Unable to read data from ADLS gen 2 in Azure Databricks

33 views Asked by At

I have followed this Microsoft Documentation to connect to my gen2 storage account: https://learn.microsoft.com/en-gb/azure/databricks/connect/storage/tutorial-azure-storage

and used this to authenticate according to step 6:

service_credential = dbutils.secrets.get(scope="<scope>",key="<service-credential-key>")

spark.conf.set("fs.azure.account.auth.type.<storage-account>.dfs.core.windows.net", "OAuth")
spark.conf.set("fs.azure.account.oauth.provider.type.<storage-account>.dfs.core.windows.net", "org.apache.hadoop.fs.azurebfs.oauth2.ClientCredsTokenProvider")
spark.conf.set("fs.azure.account.oauth2.client.id.<storage-account>.dfs.core.windows.net", "<application-id>")
spark.conf.set("fs.azure.account.oauth2.client.secret.<storage-account>.dfs.core.windows.net", service_credential)
spark.conf.set("fs.azure.account.oauth2.client.endpoint.<storage-account>.dfs.core.windows.net", "https://login.microsoftonline.com/<directory-id>/oauth2/token")

Now when I am running this:

df = spark.read.csv("abfss://<filepath>")

I am getting this error: abfss://filepath has invalid authority.

**THE DATA**:

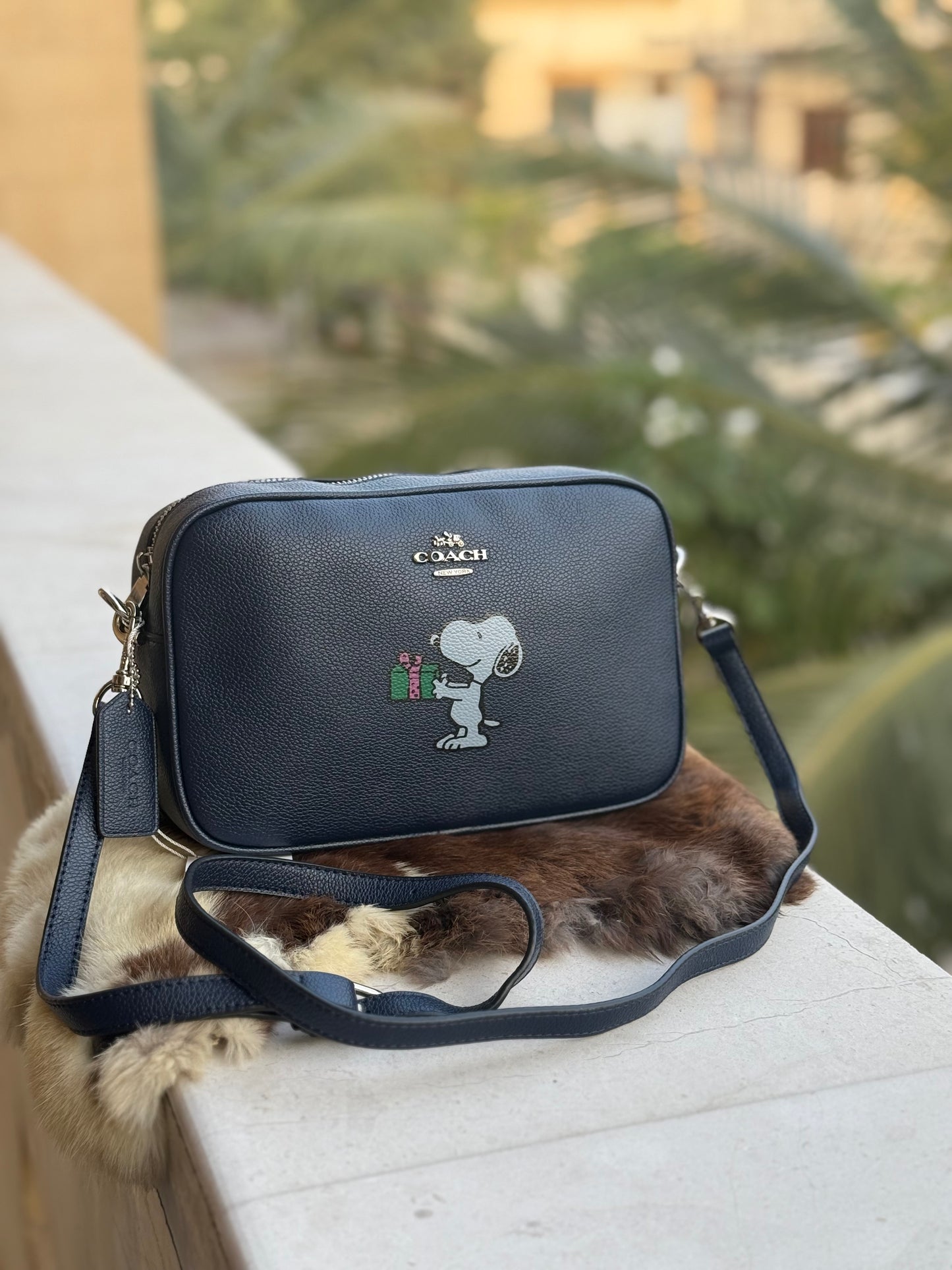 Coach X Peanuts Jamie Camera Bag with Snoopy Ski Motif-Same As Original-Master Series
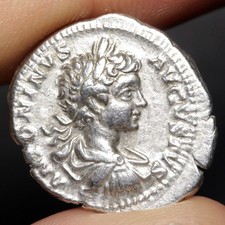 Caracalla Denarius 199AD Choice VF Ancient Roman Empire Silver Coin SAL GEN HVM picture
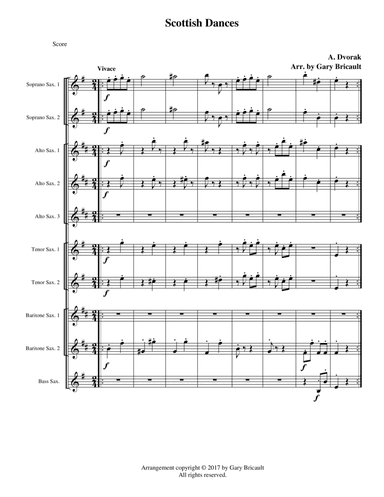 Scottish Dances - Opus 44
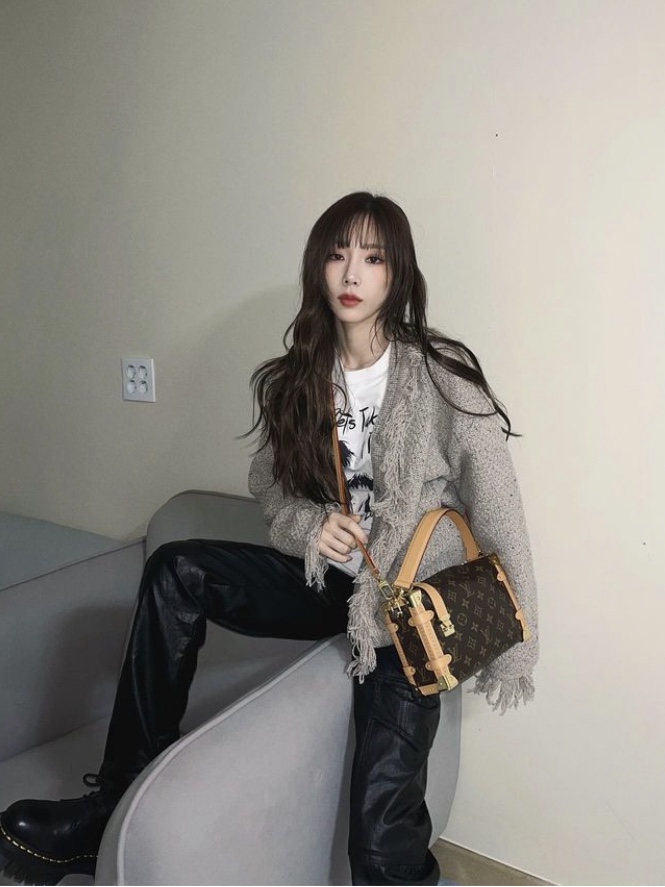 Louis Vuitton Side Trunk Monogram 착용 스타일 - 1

---

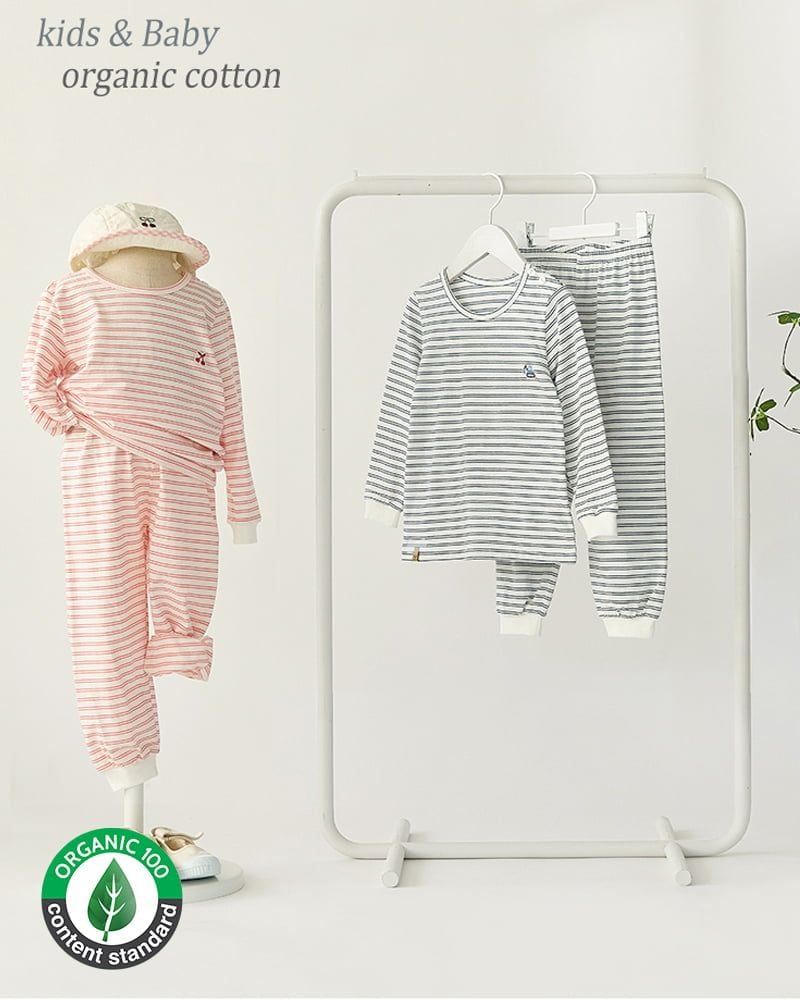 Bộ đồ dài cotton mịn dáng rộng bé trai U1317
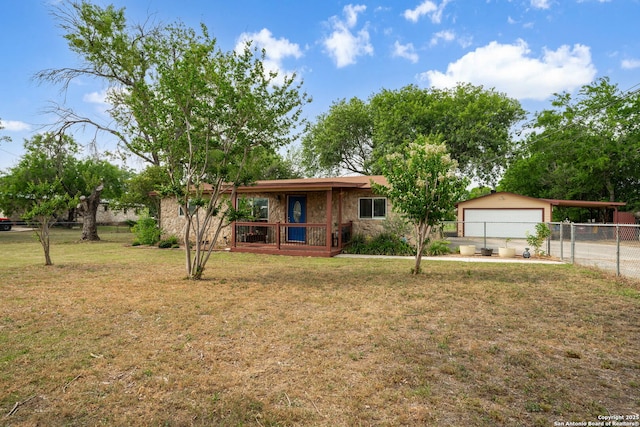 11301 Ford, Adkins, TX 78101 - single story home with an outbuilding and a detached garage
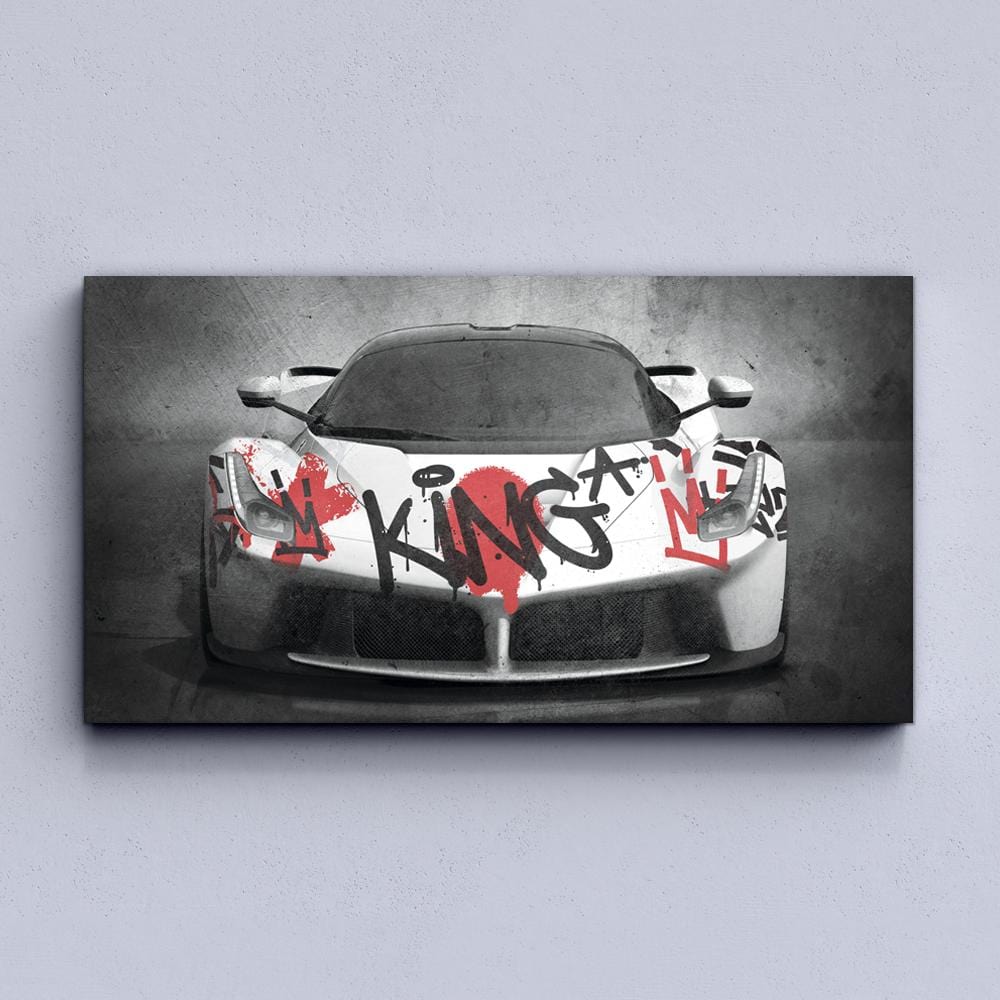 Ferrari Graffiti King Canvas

* * *

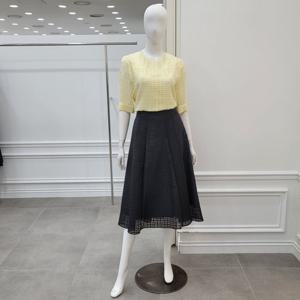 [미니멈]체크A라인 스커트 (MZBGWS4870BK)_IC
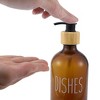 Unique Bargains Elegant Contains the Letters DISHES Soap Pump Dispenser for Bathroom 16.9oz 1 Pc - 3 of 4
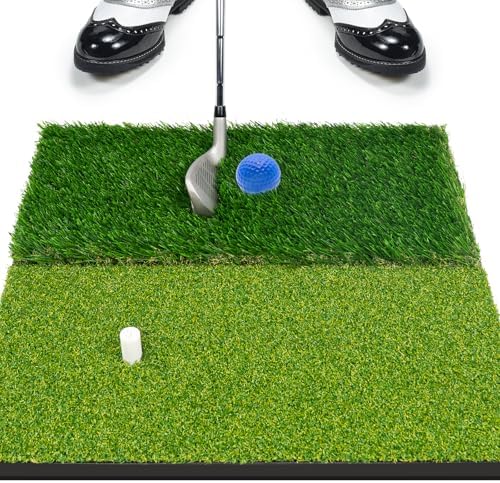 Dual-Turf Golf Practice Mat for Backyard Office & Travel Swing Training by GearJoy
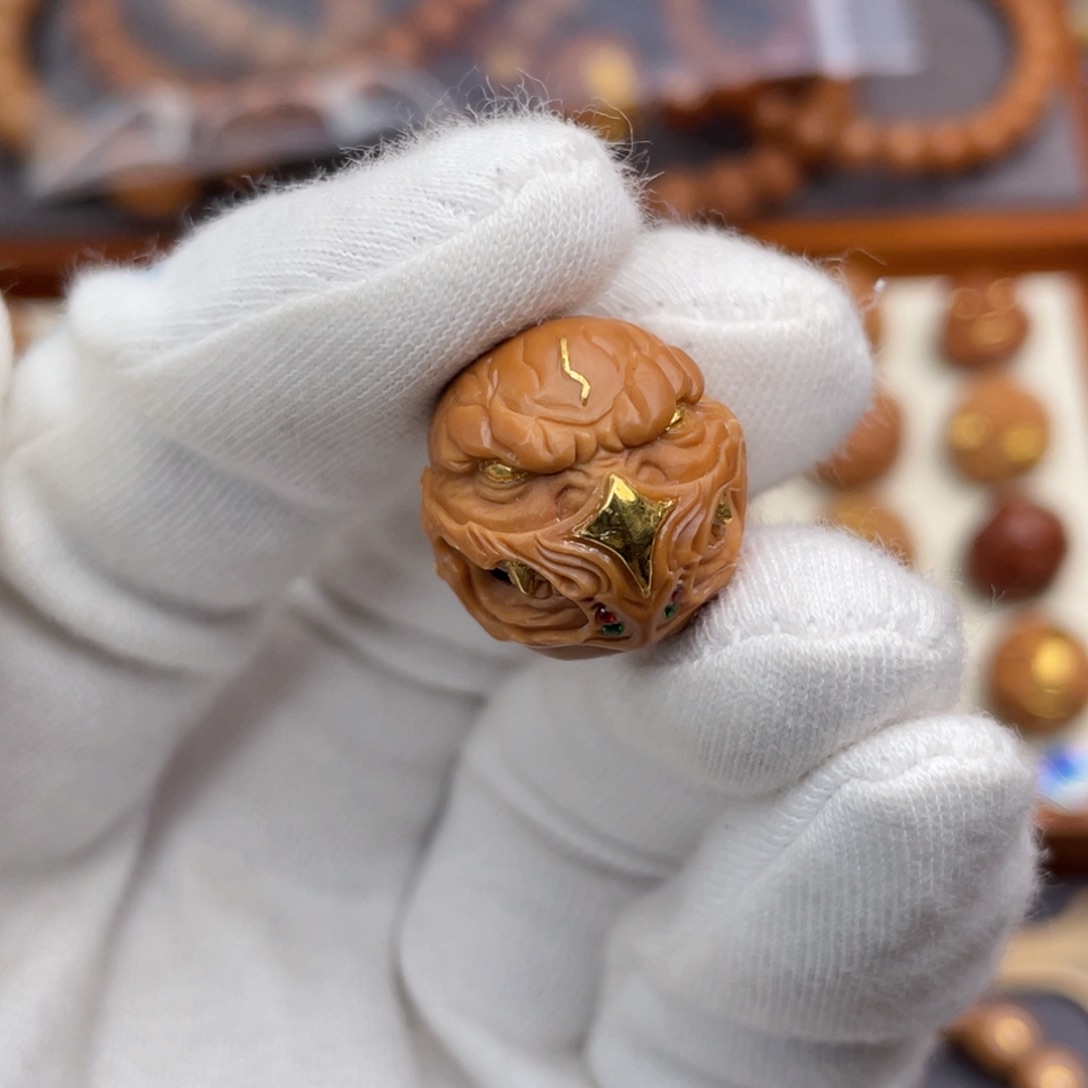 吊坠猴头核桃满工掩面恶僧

**WORK INSTRUCTION 1**: In the Azure Databricks storage question, why does the poster run the series of spark.conf.set lines? Answer in one to three sentences, using only the reason the text itself gives.
**WORK INSTRUCTION 2**: Write what comes next in the Azure Databricks storage question, picking up directly after the sentence reporting the "invalid authority" error.
The data play no part in the work asked here.

**EXERCISE OUTPUT 1**: The poster runs those lines to authenticate. In doing so, the poster follows step 6 of the Microsoft documentation used to connect Azure Databricks to the gen2 storage account.

**EXERCISE OUTPUT 2**:
I have double checked :

  1. tenant id of the SP
  2. client id of the SP
  3. secret scope name created according to the above mentioned documentation
  4. The role of the service principal in the container is "Storage Blob data Contributor"

File Service properties of my storage account:

Large file share Disabled

Identity-based access Not configured

Default share-level permissions Disabled

Soft delete Enabled (7 days)

Share capacity 5 TiB

1

There are 1 answers

0
Tahmeed On

Scope for SP didn't work even though the SP had "Storage Blob Data Contributor" role. So I tried creating a scope for my container's access key and it worked without any issues. Not sure exactly what the issue was though with the SP. I used this:

spark.conf.set(f"fs.azure.account.key.<container>.blob.core.windows.net", dbutils.secrets.get("scope-name", "secret-name"))

df = spark.read.csv(f"wasbs://container-name@sa_name.blob.core.windows.net/filepath")